It is not insignificant that three such diverse geniuses as Bernard Shaw, Bertolt Brecht, and T. S. Eliot were admirers of Coriolanus. This last and driest of Shakespeare's tragedies is, in some ways, his most unusual. A play about a hero, it is also a play without a hero -- without anyone in it to identify with. And not only that; it is also a play with relatively little memorable poetry and few quotable lines. Bartlett's gleans only a meager 21 quotations from it, as against 58 from Antony and Cleopatra, which preceded it, omitting even the famous "There is a world elsewhere." But a drama is not to be judged on its quota of quotes; it may even be that the lack of detachable sound bites attests to cohesion, functional construction, and seamless unity.
So here is the tragedy of one whom E. K. Chambers has called "a patrician of the patricians" -- an elitist's elitist. Also a great warrior, a soldier for whom valor and honor are synonymous. Coriolanus has no aptitude for peace, politics, or pleasing the populace -- they are a mere rabble to him, their tribunes just envious demagogues. Shakespeare tends to agree with him, but not entirely. Even the plebeians are people and should not be spurned or provoked. Better attain the consulship by currying favor with them than to be one whose "forensic mode," to quote Harry Levin, "is that of dissuasion," as Coriolanus, meant to seek the plebs' endorsement, does his best to earn their hostility.

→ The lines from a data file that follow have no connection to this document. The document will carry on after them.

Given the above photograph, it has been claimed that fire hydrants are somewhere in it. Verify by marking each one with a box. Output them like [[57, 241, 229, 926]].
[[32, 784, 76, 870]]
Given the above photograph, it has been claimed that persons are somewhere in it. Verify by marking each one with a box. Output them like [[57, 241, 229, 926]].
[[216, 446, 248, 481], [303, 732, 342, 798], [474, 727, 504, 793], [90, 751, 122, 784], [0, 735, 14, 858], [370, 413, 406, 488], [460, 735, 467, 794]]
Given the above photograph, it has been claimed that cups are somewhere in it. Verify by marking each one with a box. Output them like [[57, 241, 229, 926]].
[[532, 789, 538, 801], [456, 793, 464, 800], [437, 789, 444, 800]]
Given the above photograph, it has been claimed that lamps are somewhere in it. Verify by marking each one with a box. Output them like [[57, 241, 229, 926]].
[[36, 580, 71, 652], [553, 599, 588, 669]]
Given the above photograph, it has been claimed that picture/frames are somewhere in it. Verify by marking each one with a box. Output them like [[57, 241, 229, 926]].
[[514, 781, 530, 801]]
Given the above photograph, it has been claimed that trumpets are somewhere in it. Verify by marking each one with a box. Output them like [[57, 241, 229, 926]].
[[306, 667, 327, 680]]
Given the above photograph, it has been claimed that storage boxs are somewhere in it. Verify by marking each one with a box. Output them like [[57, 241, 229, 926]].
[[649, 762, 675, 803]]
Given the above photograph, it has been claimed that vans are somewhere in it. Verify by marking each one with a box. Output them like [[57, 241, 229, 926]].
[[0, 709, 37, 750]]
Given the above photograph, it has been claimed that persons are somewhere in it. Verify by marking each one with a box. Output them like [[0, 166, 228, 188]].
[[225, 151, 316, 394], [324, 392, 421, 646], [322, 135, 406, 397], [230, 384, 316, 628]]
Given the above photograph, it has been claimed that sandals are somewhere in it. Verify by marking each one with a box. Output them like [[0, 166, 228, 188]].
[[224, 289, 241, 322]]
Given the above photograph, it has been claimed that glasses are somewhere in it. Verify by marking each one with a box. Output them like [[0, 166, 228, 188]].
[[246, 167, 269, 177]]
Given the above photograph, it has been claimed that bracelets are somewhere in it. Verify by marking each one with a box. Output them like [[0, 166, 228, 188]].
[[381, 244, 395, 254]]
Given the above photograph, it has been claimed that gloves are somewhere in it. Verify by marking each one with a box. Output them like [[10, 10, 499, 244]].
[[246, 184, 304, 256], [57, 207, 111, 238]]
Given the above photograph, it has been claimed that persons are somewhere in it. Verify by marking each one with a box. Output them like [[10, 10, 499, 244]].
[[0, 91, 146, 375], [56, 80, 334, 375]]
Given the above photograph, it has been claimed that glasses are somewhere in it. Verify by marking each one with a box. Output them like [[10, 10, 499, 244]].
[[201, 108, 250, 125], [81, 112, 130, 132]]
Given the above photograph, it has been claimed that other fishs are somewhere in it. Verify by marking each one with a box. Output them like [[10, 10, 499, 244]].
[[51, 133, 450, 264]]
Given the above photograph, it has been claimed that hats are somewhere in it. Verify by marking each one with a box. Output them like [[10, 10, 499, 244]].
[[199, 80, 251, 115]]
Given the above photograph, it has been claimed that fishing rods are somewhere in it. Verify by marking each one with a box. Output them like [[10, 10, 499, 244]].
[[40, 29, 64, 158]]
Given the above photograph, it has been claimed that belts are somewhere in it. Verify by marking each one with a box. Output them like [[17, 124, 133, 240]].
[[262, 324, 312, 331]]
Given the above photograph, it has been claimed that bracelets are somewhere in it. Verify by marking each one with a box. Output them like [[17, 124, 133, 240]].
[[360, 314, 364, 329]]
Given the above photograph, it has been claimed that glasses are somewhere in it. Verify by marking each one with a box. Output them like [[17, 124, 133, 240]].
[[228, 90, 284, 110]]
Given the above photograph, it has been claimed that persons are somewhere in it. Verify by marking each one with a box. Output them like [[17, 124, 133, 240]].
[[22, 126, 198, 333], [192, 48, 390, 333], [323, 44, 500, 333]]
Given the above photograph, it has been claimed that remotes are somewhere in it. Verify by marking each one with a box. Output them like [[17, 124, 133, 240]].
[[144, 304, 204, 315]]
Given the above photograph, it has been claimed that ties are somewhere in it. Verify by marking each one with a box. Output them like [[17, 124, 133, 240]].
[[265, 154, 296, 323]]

This makes him a hard role to play, especially in today's world, which has reduced democracy to populism or, worse yet, a popularity contest. Ralph Fiennes, in the Almeida Theatre production guesting at bam, does a thoroughly decent job of it, walking a fine line between sympathy and antipathy. He does not wholly convey a wizard who can conquer a town single-handed, but he is crisply military, haughtily single-minded, uneasy with the aristocrats, and contemptuous of the plebs. What he lacks is the charisma of an Olivier, whose epochal Coriolanus is dazzlingly evoked in two ebullient pages of Kenneth Tynan's Curtains (read them and marvel at both actor and critic).
Outstanding, too, is the Volumnia of Barbara Jefford, the Roman matron and mother par unholy excellence, who has reared the future Coriolanus in a heroic mold too large for life, and who, from motives equally noble and misguided, breaks that mold with her son still in it. It's a deftly calibrated performance that inches up to a grim grandeur that must also leave us divided. (The program note by Professor Anthony W. Clare, ridiculing both mother and son, carries p.c. to the level of idiocy.)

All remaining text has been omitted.